Task objective: Transcribe the passage of the article on the mortgage fraud scheme, starting at "ROYAL OAK —" and ending at "the United States.".
-- Selection start --
Terry and Brenda Edwards sit outside the Royal Oak bungalow they owned until they fell victim to a mortgage fraud scheme called equity stripping. Now they are tenants facing eviction on March 28.



ROYAL OAK — Brenda and Terry Edwards wanted to take out a small home equity loan to pay back taxes.

That’s all.



Instead, the couple became targets of an unscrupulous lender who took them for all they have in a mortgage fraud scam that plays out in different variations every day in the United States.



The couple needed a quick $10,000 and decided to tap their biggest investment — a tidy bungalow on Hilldale Drive that they have lived in for 32 years and paid off in 1997.



The Edwards found a mortgage company in the phone book, but it didn’t handle loans that small. They said the loan officer referred them to a personal lender named Gustavo Aguilar with the now defunct Hispanic Financial Group of Southfield.



The couple said Aguilar offered them service with a smile, coming to their house with his children on a Sunday, delivering them paperwork to sign and then cutting the check to Oakland County to cover their delinquent taxes just before the March 2004 due date.



Sometimes Aguilar even stopped by unannounced to say hello and see how they were doing, Brenda Edwards, 54, said.
-- Selection end --
-- Dataset start --
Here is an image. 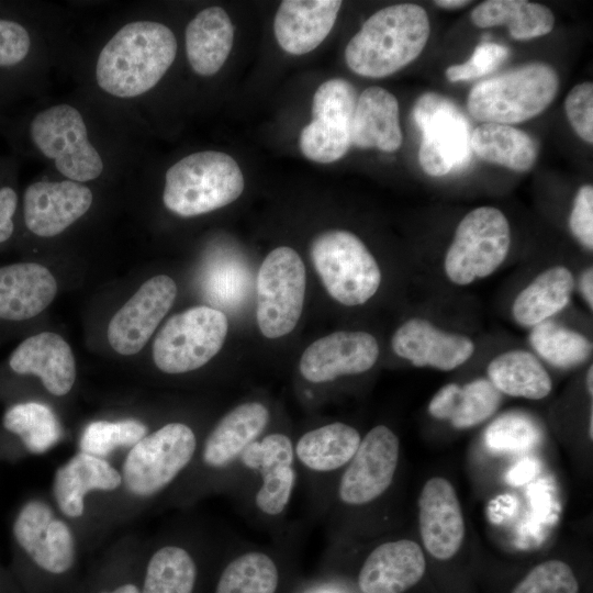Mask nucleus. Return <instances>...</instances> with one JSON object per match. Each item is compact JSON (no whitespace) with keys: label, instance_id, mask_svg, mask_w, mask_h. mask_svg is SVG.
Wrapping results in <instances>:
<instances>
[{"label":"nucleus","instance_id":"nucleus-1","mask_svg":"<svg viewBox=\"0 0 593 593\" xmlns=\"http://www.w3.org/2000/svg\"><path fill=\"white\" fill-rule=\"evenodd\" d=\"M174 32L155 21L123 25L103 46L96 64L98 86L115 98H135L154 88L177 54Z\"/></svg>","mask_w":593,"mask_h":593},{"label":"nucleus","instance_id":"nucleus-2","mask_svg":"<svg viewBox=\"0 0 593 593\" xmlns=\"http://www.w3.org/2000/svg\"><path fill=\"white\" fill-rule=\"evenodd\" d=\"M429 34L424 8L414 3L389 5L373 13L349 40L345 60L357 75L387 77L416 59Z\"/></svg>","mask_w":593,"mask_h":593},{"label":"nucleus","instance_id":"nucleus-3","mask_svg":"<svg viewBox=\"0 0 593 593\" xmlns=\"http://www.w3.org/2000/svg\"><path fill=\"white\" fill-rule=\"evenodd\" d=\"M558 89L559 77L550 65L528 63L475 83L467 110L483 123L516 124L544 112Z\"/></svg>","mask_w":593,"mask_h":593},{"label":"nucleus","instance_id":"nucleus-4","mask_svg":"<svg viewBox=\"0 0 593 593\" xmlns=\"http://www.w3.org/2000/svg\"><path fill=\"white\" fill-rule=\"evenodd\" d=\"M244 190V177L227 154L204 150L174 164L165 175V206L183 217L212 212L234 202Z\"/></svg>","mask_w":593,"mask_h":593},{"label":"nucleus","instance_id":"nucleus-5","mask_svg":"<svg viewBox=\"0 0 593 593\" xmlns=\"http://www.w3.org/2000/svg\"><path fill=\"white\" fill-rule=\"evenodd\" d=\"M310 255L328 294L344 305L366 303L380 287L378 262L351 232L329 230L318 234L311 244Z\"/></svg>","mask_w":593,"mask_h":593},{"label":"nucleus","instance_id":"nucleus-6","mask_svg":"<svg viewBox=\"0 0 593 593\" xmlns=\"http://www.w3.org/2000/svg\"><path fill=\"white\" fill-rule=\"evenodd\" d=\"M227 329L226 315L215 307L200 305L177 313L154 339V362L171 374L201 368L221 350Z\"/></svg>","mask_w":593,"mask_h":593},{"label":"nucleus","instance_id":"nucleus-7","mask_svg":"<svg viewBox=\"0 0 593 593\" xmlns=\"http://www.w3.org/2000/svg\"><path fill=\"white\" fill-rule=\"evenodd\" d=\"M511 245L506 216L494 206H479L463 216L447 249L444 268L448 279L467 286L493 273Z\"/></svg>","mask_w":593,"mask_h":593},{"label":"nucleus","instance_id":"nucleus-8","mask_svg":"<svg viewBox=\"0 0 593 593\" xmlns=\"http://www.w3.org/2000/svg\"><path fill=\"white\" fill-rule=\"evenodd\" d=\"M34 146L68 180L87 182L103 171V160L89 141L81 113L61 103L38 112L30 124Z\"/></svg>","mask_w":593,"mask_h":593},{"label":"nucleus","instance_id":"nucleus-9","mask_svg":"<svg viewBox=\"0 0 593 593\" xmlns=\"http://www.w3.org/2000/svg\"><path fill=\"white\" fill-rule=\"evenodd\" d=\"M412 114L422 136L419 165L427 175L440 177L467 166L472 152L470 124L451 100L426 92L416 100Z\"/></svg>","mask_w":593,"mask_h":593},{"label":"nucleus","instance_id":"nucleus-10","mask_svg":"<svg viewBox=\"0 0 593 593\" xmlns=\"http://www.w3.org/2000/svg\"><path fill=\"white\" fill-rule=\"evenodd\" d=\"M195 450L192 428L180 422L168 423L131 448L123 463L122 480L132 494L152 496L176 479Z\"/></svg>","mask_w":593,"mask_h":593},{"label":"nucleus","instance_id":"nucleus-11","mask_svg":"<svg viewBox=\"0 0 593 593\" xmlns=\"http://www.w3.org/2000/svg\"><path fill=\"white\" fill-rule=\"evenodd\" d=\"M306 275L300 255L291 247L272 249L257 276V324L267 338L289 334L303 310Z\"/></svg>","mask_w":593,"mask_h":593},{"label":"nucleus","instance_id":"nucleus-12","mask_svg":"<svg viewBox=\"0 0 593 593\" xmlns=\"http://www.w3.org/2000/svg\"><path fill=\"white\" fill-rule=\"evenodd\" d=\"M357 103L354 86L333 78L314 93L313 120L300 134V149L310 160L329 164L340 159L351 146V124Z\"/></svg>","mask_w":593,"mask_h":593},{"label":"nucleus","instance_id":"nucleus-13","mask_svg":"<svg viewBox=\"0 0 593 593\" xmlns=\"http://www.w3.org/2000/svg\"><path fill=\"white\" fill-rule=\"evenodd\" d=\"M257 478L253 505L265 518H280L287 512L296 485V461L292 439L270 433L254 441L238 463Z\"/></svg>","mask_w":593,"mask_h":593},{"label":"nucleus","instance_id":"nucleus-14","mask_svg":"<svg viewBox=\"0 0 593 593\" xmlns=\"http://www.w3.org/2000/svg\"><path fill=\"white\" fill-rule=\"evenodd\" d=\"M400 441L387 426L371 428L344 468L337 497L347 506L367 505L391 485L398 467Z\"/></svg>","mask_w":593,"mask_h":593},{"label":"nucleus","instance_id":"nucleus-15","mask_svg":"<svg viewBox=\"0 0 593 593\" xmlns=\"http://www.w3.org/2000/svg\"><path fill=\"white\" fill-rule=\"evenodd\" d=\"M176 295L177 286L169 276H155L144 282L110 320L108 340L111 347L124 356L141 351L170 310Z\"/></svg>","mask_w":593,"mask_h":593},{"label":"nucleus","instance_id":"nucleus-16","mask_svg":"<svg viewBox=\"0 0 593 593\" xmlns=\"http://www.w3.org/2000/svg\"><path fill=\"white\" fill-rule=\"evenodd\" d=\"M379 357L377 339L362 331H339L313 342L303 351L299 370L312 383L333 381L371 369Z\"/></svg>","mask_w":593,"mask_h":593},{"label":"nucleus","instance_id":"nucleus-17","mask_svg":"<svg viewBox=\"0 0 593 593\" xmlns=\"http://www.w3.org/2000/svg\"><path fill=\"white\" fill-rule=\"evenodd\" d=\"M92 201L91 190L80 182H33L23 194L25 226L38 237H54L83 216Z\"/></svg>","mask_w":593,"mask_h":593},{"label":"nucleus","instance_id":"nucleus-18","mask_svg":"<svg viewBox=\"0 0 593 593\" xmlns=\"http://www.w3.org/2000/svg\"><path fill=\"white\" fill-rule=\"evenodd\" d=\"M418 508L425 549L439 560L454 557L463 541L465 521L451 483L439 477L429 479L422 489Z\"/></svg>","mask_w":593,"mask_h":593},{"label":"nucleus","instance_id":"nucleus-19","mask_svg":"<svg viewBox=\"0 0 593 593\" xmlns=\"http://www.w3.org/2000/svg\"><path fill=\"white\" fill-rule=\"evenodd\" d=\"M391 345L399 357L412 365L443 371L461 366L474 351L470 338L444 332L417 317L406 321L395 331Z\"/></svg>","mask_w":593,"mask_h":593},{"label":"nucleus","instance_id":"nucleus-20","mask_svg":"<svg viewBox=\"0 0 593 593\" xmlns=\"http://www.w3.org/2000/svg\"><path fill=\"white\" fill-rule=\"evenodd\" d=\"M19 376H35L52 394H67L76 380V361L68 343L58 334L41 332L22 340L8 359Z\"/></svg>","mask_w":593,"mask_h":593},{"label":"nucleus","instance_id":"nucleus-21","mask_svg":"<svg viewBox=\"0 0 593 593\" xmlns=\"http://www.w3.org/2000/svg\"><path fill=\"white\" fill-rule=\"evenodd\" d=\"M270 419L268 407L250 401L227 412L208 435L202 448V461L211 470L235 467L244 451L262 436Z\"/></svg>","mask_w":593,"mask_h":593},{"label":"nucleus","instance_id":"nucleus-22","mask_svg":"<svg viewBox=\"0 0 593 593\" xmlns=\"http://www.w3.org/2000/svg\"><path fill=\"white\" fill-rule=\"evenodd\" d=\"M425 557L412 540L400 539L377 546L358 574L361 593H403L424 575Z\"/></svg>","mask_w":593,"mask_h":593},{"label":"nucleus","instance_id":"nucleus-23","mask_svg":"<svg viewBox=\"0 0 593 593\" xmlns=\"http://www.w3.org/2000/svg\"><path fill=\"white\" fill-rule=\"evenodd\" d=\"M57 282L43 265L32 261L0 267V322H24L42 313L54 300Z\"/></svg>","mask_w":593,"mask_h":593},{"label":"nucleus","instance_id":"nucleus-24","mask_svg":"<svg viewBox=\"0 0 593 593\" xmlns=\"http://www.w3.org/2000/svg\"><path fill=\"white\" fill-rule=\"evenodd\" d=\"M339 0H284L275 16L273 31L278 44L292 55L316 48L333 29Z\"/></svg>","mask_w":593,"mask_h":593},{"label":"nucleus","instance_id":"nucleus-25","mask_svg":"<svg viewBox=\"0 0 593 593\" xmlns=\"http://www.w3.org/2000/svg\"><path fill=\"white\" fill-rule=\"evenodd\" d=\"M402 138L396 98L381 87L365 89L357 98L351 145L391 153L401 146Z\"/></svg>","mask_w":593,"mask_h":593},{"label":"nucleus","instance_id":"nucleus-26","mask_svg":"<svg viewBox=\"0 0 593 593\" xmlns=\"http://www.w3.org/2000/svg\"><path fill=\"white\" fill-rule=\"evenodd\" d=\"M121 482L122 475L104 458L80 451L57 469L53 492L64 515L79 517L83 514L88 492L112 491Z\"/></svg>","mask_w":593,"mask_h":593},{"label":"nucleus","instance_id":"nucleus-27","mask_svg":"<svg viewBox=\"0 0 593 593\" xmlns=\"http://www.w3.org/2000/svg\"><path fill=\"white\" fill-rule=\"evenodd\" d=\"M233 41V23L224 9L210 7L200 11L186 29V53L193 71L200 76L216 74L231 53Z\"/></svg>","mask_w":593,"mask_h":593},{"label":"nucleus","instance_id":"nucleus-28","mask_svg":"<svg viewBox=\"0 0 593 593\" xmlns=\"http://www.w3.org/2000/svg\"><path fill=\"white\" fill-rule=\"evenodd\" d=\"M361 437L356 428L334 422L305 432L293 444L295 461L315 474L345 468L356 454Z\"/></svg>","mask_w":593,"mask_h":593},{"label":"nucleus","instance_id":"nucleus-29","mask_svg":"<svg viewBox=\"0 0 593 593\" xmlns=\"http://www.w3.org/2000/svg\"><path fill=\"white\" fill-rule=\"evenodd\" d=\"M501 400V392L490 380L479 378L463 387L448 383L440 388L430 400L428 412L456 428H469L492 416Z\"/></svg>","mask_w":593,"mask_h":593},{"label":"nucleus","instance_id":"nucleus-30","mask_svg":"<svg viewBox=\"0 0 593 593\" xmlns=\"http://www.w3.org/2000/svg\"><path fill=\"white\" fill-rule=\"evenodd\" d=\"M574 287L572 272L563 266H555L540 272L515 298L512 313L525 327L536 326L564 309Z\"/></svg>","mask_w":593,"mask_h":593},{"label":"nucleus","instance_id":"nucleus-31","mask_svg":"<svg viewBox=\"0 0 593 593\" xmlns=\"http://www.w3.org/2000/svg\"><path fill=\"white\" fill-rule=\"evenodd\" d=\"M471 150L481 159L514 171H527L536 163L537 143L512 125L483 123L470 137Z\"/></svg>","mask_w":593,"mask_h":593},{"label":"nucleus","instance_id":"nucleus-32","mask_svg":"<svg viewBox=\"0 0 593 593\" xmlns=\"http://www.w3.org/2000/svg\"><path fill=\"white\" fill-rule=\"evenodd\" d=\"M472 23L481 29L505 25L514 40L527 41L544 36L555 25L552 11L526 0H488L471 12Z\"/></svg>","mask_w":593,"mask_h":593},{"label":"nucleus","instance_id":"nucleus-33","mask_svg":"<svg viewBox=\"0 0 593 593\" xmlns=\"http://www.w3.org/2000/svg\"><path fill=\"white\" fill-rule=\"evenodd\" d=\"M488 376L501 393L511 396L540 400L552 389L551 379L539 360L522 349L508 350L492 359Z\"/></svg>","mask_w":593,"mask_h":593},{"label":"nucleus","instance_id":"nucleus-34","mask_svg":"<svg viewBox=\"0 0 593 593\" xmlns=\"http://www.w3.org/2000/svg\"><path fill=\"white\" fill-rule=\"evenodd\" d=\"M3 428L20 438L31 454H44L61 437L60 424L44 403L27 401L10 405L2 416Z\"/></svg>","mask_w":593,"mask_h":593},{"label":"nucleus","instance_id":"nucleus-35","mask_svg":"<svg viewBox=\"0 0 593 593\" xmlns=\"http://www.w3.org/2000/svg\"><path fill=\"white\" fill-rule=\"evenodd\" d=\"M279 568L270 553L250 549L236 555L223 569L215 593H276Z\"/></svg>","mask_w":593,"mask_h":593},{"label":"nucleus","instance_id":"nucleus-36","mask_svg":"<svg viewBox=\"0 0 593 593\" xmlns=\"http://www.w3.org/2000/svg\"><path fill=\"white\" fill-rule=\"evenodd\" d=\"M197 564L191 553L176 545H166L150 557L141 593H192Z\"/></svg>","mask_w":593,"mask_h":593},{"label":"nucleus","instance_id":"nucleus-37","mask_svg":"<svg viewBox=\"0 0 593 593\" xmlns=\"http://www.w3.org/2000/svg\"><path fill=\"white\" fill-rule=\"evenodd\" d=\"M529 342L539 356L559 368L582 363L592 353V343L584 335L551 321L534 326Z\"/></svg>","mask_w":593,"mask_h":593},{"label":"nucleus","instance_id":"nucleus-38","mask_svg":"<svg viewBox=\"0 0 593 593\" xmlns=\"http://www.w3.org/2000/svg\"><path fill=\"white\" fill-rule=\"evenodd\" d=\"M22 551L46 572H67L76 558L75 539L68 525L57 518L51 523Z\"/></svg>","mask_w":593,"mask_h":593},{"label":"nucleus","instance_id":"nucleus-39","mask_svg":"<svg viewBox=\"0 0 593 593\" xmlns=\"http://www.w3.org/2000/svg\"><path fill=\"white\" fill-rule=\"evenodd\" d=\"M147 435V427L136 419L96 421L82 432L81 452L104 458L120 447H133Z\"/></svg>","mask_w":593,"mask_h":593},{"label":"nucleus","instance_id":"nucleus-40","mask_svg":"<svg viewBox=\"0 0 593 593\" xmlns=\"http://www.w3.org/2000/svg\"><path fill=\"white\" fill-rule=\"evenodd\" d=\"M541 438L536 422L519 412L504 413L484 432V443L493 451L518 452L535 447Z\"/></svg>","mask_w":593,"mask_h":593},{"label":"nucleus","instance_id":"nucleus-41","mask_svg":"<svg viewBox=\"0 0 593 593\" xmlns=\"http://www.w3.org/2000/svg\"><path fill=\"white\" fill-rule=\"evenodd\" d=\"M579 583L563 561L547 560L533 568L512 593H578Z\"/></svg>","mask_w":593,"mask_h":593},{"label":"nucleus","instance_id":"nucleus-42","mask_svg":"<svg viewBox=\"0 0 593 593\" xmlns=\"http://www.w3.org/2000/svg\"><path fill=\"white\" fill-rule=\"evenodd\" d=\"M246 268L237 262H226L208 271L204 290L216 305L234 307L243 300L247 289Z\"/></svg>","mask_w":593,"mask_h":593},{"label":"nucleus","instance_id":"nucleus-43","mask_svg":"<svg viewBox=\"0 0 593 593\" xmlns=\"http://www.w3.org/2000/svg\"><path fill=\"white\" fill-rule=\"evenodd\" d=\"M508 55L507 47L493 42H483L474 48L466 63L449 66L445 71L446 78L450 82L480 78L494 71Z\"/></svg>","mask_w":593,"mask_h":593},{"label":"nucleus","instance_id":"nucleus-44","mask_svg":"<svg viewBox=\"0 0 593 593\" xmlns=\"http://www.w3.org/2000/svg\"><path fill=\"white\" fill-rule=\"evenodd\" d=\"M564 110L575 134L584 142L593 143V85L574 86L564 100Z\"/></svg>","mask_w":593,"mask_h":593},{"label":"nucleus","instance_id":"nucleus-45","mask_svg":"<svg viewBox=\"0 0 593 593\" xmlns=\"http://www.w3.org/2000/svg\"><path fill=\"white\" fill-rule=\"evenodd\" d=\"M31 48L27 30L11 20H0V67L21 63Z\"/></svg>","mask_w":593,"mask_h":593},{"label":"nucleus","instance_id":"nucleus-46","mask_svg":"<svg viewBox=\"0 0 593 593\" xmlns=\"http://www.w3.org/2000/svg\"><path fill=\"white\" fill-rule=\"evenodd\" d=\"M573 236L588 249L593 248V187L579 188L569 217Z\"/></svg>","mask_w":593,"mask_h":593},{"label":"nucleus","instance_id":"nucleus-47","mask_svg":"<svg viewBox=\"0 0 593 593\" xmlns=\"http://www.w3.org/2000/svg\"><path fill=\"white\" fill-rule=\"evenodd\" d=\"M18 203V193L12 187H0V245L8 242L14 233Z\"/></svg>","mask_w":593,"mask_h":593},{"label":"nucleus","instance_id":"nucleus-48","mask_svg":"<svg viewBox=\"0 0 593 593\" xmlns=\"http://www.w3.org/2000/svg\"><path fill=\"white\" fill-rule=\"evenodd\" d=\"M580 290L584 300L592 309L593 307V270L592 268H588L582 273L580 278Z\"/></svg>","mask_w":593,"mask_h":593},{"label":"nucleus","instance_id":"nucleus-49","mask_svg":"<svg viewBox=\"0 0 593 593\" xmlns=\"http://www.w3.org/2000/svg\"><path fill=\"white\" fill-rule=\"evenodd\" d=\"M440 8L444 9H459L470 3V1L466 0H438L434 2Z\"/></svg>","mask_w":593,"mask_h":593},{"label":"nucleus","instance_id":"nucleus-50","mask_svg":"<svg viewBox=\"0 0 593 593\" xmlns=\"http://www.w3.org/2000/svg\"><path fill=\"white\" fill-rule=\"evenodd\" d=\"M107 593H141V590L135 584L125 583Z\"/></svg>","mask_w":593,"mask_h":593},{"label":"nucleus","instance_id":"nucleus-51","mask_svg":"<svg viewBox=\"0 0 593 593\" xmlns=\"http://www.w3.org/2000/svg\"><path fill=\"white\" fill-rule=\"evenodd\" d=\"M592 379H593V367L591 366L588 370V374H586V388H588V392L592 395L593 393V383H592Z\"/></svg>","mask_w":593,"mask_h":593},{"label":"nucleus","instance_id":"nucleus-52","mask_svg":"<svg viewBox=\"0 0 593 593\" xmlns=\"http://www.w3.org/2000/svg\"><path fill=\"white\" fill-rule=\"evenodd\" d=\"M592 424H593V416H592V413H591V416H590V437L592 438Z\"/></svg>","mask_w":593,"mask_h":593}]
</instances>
-- Dataset end --
Task response:
ROYAL OAK — Brenda and Terry Edwards wanted to take out a small home equity loan to pay back taxes.

That’s all.



Instead, the couple became targets of an unscrupulous lender who took them for all they have in a mortgage fraud scam that plays out in different variations every day in the United States.